Back when we were expectant parents, my husband and I were eager pupils, listening intently at our prenatal class where various baby basics – including swaddling – were demonstrated. At the hospital, the nurse repeated the lesson on wrapping our newborn into what she called a “baby burrito”. It certainly helped settle our little guy, and we swaddled him for nearly his whole first year. He’s now a healthy eight-year-old who sleeps soundly every night, lanky limbs splayed across his bed.
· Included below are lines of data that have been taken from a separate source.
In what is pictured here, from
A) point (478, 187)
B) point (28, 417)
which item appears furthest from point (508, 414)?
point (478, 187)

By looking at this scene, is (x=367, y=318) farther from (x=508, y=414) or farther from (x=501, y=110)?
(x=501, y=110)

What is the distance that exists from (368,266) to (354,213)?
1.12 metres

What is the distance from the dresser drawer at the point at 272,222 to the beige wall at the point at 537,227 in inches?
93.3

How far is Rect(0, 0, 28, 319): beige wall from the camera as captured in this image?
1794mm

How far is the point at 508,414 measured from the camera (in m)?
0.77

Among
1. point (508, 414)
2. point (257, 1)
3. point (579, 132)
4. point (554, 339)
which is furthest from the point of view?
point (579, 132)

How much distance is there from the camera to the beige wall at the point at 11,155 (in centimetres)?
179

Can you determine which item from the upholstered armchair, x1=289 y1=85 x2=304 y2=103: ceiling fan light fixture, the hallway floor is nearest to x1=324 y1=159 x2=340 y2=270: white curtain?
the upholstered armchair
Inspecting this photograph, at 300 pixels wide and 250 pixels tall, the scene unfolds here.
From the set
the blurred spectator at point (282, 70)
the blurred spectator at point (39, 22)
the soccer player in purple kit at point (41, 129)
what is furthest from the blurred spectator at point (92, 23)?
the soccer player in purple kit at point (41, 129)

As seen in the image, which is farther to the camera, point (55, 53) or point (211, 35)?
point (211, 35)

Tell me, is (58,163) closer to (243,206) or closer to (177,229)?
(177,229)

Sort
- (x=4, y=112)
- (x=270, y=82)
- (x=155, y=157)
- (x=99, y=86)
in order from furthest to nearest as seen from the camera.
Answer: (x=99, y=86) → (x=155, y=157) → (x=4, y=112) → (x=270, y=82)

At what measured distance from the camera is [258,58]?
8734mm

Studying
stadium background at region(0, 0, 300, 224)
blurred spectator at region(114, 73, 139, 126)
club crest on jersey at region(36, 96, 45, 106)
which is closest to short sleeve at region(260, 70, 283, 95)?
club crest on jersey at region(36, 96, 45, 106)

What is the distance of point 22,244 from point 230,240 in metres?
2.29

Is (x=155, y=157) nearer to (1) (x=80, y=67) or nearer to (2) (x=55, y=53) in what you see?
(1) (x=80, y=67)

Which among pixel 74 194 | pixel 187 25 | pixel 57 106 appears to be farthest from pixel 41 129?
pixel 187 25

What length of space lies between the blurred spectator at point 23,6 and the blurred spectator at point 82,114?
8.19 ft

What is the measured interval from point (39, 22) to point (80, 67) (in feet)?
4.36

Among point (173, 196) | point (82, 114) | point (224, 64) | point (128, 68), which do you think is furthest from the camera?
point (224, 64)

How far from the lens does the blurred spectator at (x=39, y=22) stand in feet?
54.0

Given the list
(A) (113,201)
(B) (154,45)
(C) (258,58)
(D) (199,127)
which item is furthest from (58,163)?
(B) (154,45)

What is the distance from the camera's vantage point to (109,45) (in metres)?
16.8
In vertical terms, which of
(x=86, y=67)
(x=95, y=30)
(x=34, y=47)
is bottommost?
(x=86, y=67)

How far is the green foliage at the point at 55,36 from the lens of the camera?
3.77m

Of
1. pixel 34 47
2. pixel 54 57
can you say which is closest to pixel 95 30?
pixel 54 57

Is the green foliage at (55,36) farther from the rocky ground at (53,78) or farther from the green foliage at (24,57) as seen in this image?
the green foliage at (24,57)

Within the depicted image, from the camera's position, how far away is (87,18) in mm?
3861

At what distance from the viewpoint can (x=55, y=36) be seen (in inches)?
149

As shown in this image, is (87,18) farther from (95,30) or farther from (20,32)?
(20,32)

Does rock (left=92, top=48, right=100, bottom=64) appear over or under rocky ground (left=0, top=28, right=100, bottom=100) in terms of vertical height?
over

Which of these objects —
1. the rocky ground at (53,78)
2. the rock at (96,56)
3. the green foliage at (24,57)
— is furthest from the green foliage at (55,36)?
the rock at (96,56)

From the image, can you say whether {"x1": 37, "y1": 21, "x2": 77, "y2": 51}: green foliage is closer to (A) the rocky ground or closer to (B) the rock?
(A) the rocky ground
It seems, however, that the thinking around swaddling is shifting. Hamilton Public Health’s new guidelines last year stated, “Swaddling should not be demonstrated to clients because there is little research on how to swaddle safely and correctly to prevent the associated risks.” The Registered Nurses’ Association of Ontario (RNAO) also published new best practice guidelines last year that say, “There is currently no evidence on the ‘safe way’ to swaddle an infant, and hence caution regarding swaddling should be expressed with parents/ caregivers.” The Canadian Paediatric Society (CPS) and the Public Health Agency of Canada do not have official statements on swaddling.
So what could go wrong? Didn’t wrapping up my son just keep him feeling warm and cozy, and prevent his involuntary movements from startling himself awake?
According to Dr. Denis Leduc, associate professor of Pediatrics at McGill University Health Centre and director of the newborn nursery of the Royal Victoria Hospital in Montreal, “Proper swaddling of the infant for the first two months of life may promote longer sleep periods; but if misapplied, could be associated with adverse events such as hyperthermia, Sudden Infant Death Syndrome (SIDS) or development of hip dysplasia.”
This can occur if a baby is bundled up too much, especially in the summer. The CPS suggests using a lightweight blanket, and keeping the baby’s head uncovered at all times.
This refers to unexplained death in the first year of life. “A swaddled infant must always be placed supine, or on the back,” says Dr. Leduc. “The concern after two months of age is the baby being able to roll from side to side while swaddled and potentially obstructing the airway.” To further reduce the risk of suffocation, the CPS strongly recommends keeping soft materials such as pillows, comforters, sleep positioners, bumper pads and stuffed animals out of the sleep environment.
Swaddling raises the possibility of stress being placed on the hip joints if a baby’s legs are frequently secured in a position where they are straight and close together. This can cause hip joint misalignment or even dislocation (known as “developmental dysplasia”). In 2011, the International Hip Dysplasia Institute launched a campaign to promote “hip-healthy swaddling,” where an infant’s top half is wrapped snugly, but the bottom half has the opportunity for movement.
This means that wrapping technique is critical. “The swaddle blanket should allow for movement at the hips and legs, and should be loose enough that a hand can fit between the blanket and the baby’s chest so that breathing is not restricted,” says Dr. Leduc. “But, the wrapping job can’t be so loose that it unravels and the blanket becomes a hazard.”
Consider these practical products to promote safe sleep:
- Wearable blankets: Forget folding and tucking – the SwaddleMe adjustable wrap by Summer Infant is specifically designed for secure swaddling. “Swaddle blankets with velcro tabs are very useful, and less complicated for most caregivers,” says Dr. Denis Leduc. “As long as there is some relative freedom of the legs and hips, securing the arms will have the benefit of controlling the baby’s startle reflexes.”
- Sleep sacks: These one-piece items, made by companies such as Halo and Just Born, are shaped like a trapezoid, with a zippered vest on top and a roomy compartment for the legs. The RNAO encourages parents to follow the manufacturer’s recommendations for use and to choose the correct size for their infant.
- One-piece sleepers: If your baby dislikes being wrapped up, you can avoid blankets altogether and opt for warm pyjamas instead. Look for footed, zippered sleepers made from fuzzy fabric (sometimes called “polar” or “glacier” fleece). Hello, instant coziness.